Antisémitisme en France : Avec Le Pen contre la haine des Juifs ?

L’unité de la France contre l’antisémitisme doit être démontrée par un grand rassemblement dimanche. L’extrême droite veut également s’y joindre.

PARIS | Yaël Braun-Pivet, la présidente de l’Assemblée nationale française, et son homologue du Sénat, Gérard Larcher, ne s’y attendaient certainement pas. Face à la multiplication des incidents anti-juifs en France, les deux hommes avaient appelé en milieu de semaine à un grand rassemblement dimanche à Paris entre les deux chambres du Parlement. L’idée était de montrer que la nation est unie dans la défense des valeurs fondamentales de la république contre les attaques contre ses concitoyens juifs. Depuis le 7 octobre, le ministère de l’Intérieur a enregistré plus de 1 000 cas de menaces ou graffitis antisémites.

Tout le monde était appelé à protester ensemble contre cette vague d’antisémitisme, quelle que soit sa confession ou son appartenance à un parti. Mais l’extrême droite a également annoncé sa participation – et depuis lors, la controverse a fait rage. Au lieu de l’unité nationale espérée et d’une « Union sacrée », une « union sacrée » contre l’antisémitisme, les camps politiques sont divisés et les médias en parlent presque exclusivement.

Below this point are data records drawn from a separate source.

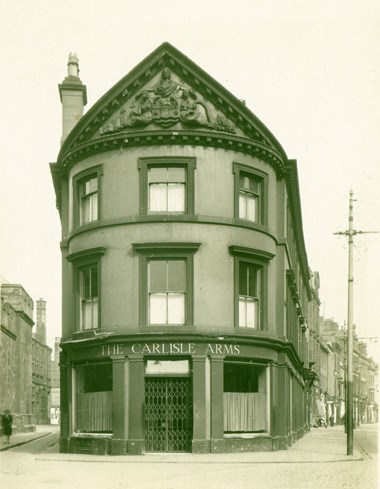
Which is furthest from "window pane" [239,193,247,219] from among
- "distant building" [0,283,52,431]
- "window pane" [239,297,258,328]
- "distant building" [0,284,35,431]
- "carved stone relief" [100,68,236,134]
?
"distant building" [0,284,35,431]

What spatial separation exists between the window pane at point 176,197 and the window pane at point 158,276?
189cm

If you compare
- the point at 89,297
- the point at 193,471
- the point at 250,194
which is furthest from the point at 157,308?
the point at 193,471

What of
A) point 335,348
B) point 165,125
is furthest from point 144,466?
point 335,348

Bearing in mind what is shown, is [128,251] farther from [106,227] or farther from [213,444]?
[213,444]

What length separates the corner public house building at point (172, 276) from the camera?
26.3m

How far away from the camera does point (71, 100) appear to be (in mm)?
33000

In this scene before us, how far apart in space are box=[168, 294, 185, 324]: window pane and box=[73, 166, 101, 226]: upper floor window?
4004 mm

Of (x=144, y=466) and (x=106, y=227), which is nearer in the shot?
(x=144, y=466)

Les deux chefs de chambre sont partis et estiment que la lutte contre la résurgence de l’antisémitisme doit être l’affaire de tous. La chef du Rassemblement national (RN), Marine Le Pen, et l’ailier droit Eric Zemmour, issu du parti Reconquête, se sentent également invités.

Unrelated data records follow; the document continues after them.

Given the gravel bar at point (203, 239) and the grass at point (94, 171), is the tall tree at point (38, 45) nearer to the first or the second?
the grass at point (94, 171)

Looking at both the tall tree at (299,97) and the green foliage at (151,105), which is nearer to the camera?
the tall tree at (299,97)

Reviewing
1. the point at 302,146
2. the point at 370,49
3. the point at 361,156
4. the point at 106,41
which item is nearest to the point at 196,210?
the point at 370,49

Mais pour le parti de gauche La France insoumise (LFI), l’idée de manifester « ensemble » avec une extrême droite préjugée par l’antisémitisme est une absurdité et une horreur.

LFI appelle désormais à une manifestation pro-palestinienne

LFI a immédiatement annoncé qu’il était hors de question pour des « raisons de principe » de participer à un tel rassemblement. Et de manière générale, il y a des raisons de soupçonner que cette manifestation sert à « normaliser un soutien inconditionnel au nettoyage ethnique à Gaza », a déclaré le député LFI David Guiraud sur la station BFM.

Parallèlement, LFI appelle à un rassemblement organisé samedi par de nombreuses organisations pro-palestiniennes place de la République pour manifester en faveur d’un cessez-le-feu immédiat à Gaza et de la paix au Moyen-Orient.

Même s’il serait en réalité tout à fait possible, voire politiquement logique, de plaider contre l’antisémitisme en France ainsi que pour un cessez-le-feu à Gaza ou pour le droit des Palestiniens à leur propre État ainsi que pour le droit des Israéliens à la sécurité et à la défense, les deux appels cela ressemble à un antagonisme tragique.

Le porte-parole du gouvernement Olivier Véran et le Conseil représentatif des institutions juives de France (CRIF) ne souhaitent pas que le caractère du rassemblement de dimanche soit « dénaturé » par la présence démonstrative de Marine Le Pen et d’autres responsables politiques du RN.

Serge Klarsfeld triste face à l’antisémitisme à gauche

Le leader du CRIF, Yonathan Arfi, rappelle que ce parti a été fondé par des « anciens collaborateurs » des nazis. Jean-Marie Le Pen, longtemps chef du Front national et père de l’actuel chef du RN, a été condamné à plusieurs reprises pour des propos antisémites. Cela jette une ombre historique sur les efforts de Marine Le Pen pour faire table rase avec des déclarations catégoriquement pro-israéliennes.

L’avocat Serge Klarsfeld, connu comme un « chasseur de nazis », le pense cependant. Le Figaro, il faut « se réjouir qu’aujourd’hui (même) le Rassemblement marche nationalement contre l’antisémitisme ». Le fait que LFI n’y participe pas ou que dans le contexte du conflit au Moyen-Orient « l’antisémitisme se développe à l’extrême gauche » le rend triste.

La violente polémique entourant ce rassemblement pourrait dissuader certains citoyens d’y assister comme prévu initialement. Les anciens chefs d’Etat Nicolas Sarkozy et François Hollande, ainsi que la Première ministre sortante Elisabeth Borne, ont assuré vouloir être là dimanche. On ne sait toujours pas si le président Emmanuel Macron viendra également.